Last week, I made a new hire and Dave Fields, a rising junior at BU, joined our team to focus on operations with me. During his first few days he was timid, and I was constantly worried I was giving him too much to figure out. Sure enough though, Dave began taking the responsibilities I delegated to him and absolutely kicking ass with them. He re-engineered our hourly payroll tracking form, quadrupled the amount of successful executions of a daily client marketing campaign, interviewed and hired a new brand ambassador… and this was all in his first 7 days! As a manager, it felt so incredible to delegate to someone I have true confidence in that will get the job done. 

The big lessons to learn from succesfully delegating to an awesome teammate are:

1. You cannot do it all

It’s important to start with a lot so you can learn the ins and outs of your business. But once you have the hang of it, you have to delegate in order to focus and take on other more critical responsibilities.

2. Start slowly and progressively delegate more

There’s no need to share all of your work at once. Start with less important tasks, see how the people you delegate them to handle them, tweak and train them and then add more.
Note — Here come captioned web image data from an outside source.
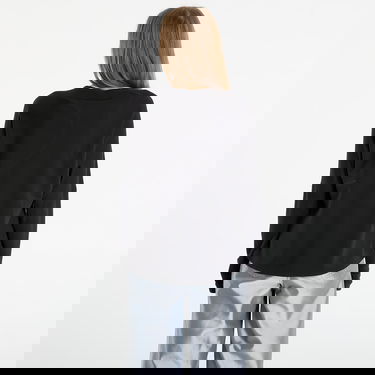 T-shirt Y-3 Y-3 Running Long Sleeve T-Shirt Svart | JV6769, 3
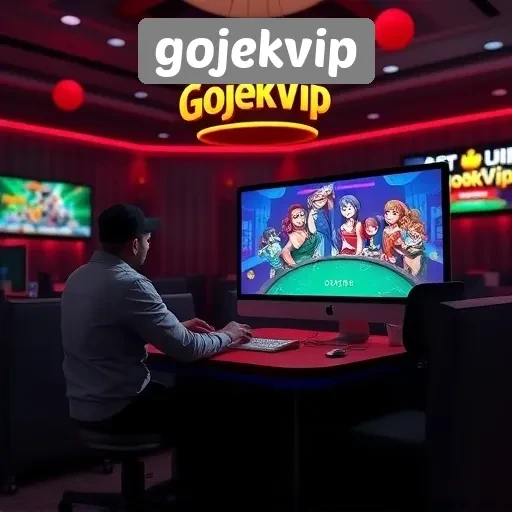 Inovasi Gojekvip dalam Dunia Game Online
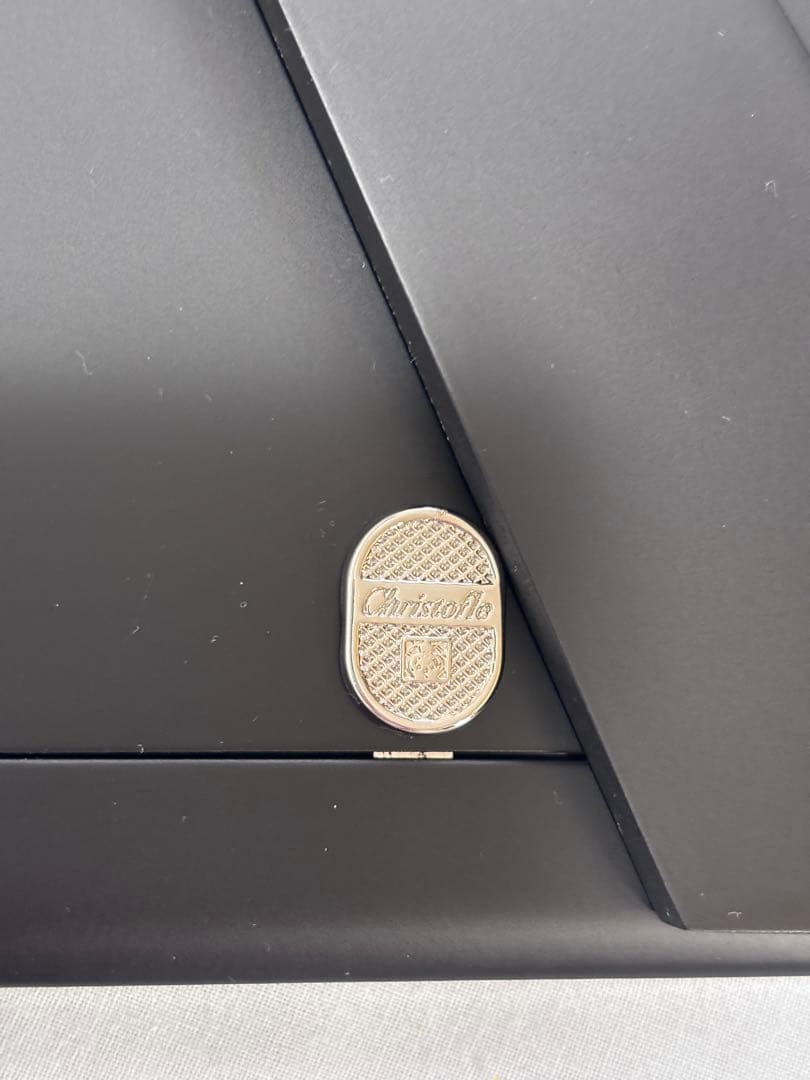 クリストフル　フォトフレーム　新品未使用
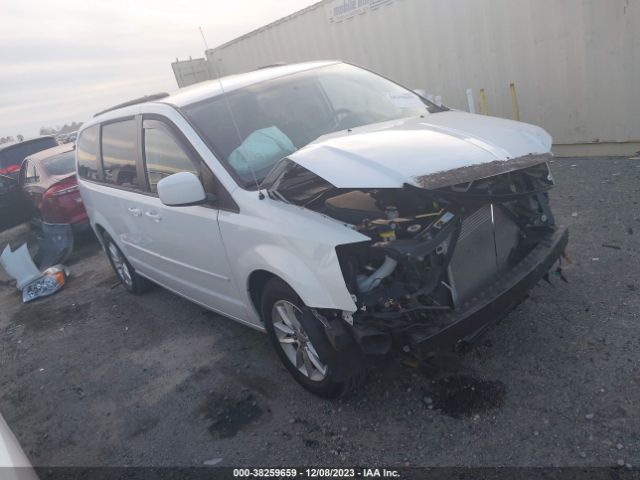 DODGE GRAND CARAVAN 2016 2c4rdgcg3gr338747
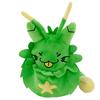 New Gnarpy Discover The Internet Green Cat Plush Toy Doll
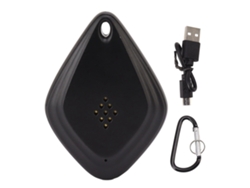 Repelente De Insectos Ultrasónico De 13-75 Khz Con Carga Usb, Portátil Y Para Uso En Exteriores.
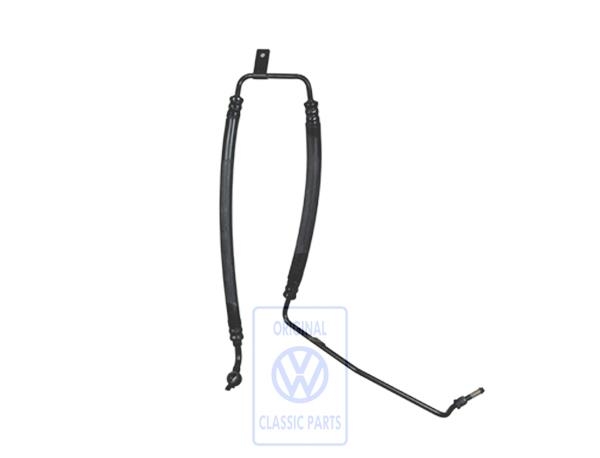 Expansion hose for VW T4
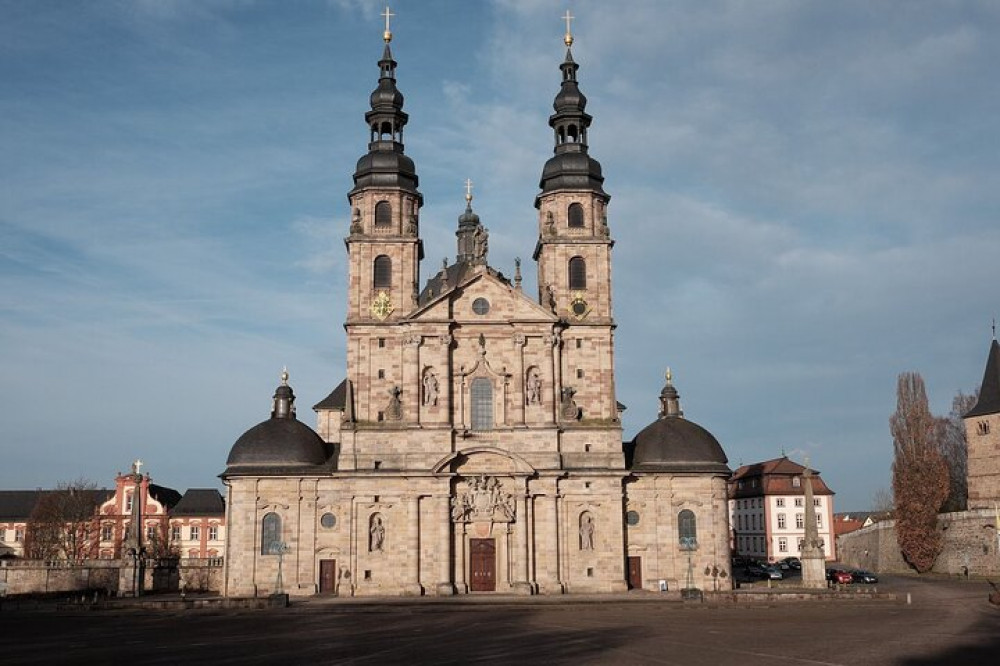 Fulda Private Guided Walking Tour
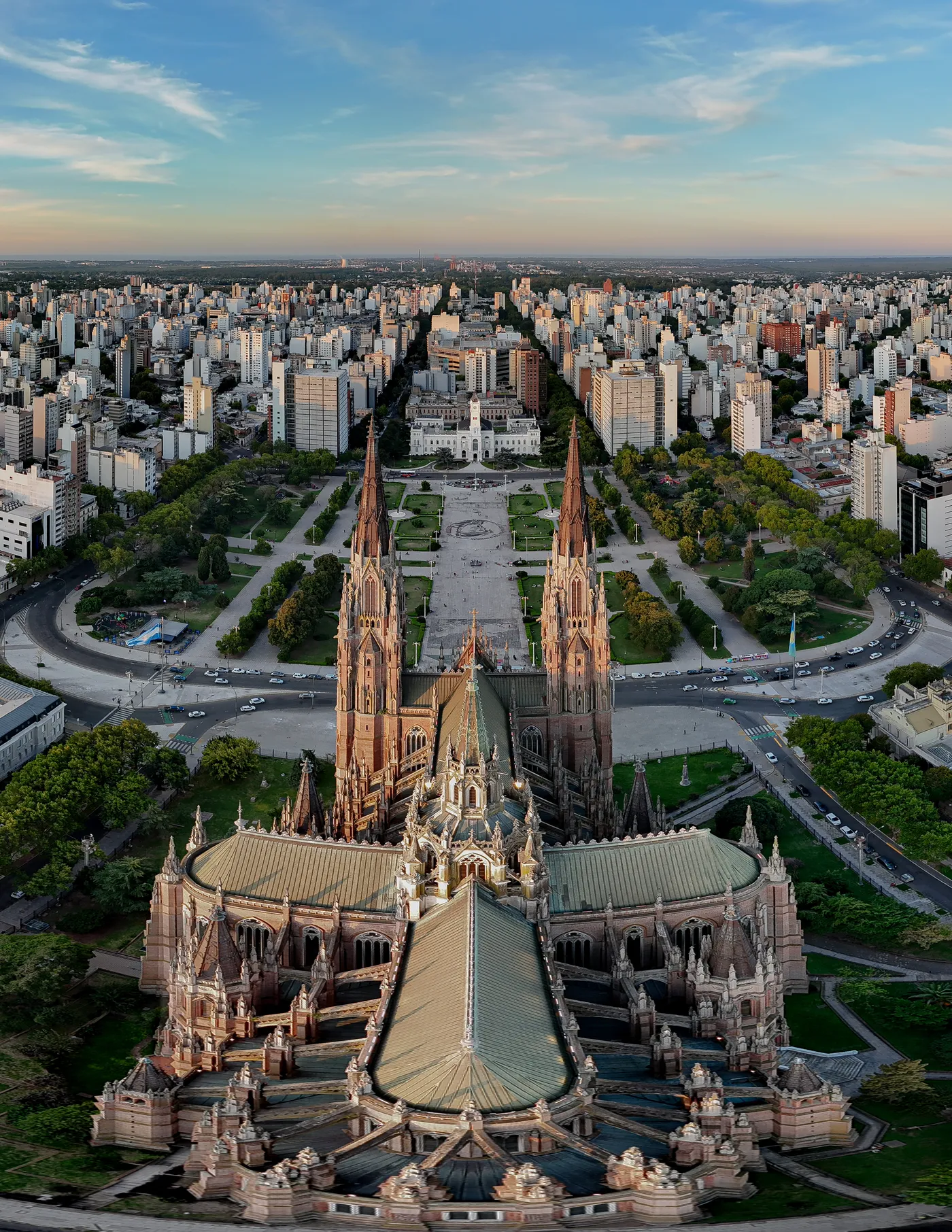 Catedral de La Plata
3. Have clear, measurable goals and metrics for delegated work

You need a way to measure how well a task is being done and how the result compares to what you would have produced yourself. That means you must define metrics for what a “successful” completion of a task is. For example, if I delegate scheduling responsibilities for brand promoters at influencers@, I’d measure it’s success by having all schedule slots filled 3 days in advance of a marketing campaign.

4. Give lots of constructively critical feedback

The teammates that take on a delegated responsibility will want to know how they are performing and more importantly how they can improve. Regular and clear feedback complimented by action items is essential for a successful delegation. This can be as simple as keeping the manager cc-ed on early emails or doing a weekly check in meeting.

In the mean time, I sure am grateful to have people like Dave on the team that I can rely on, delegate a task to and sleep soundly knowing it will get done as well or better than if I did it myself. Business bliss right there.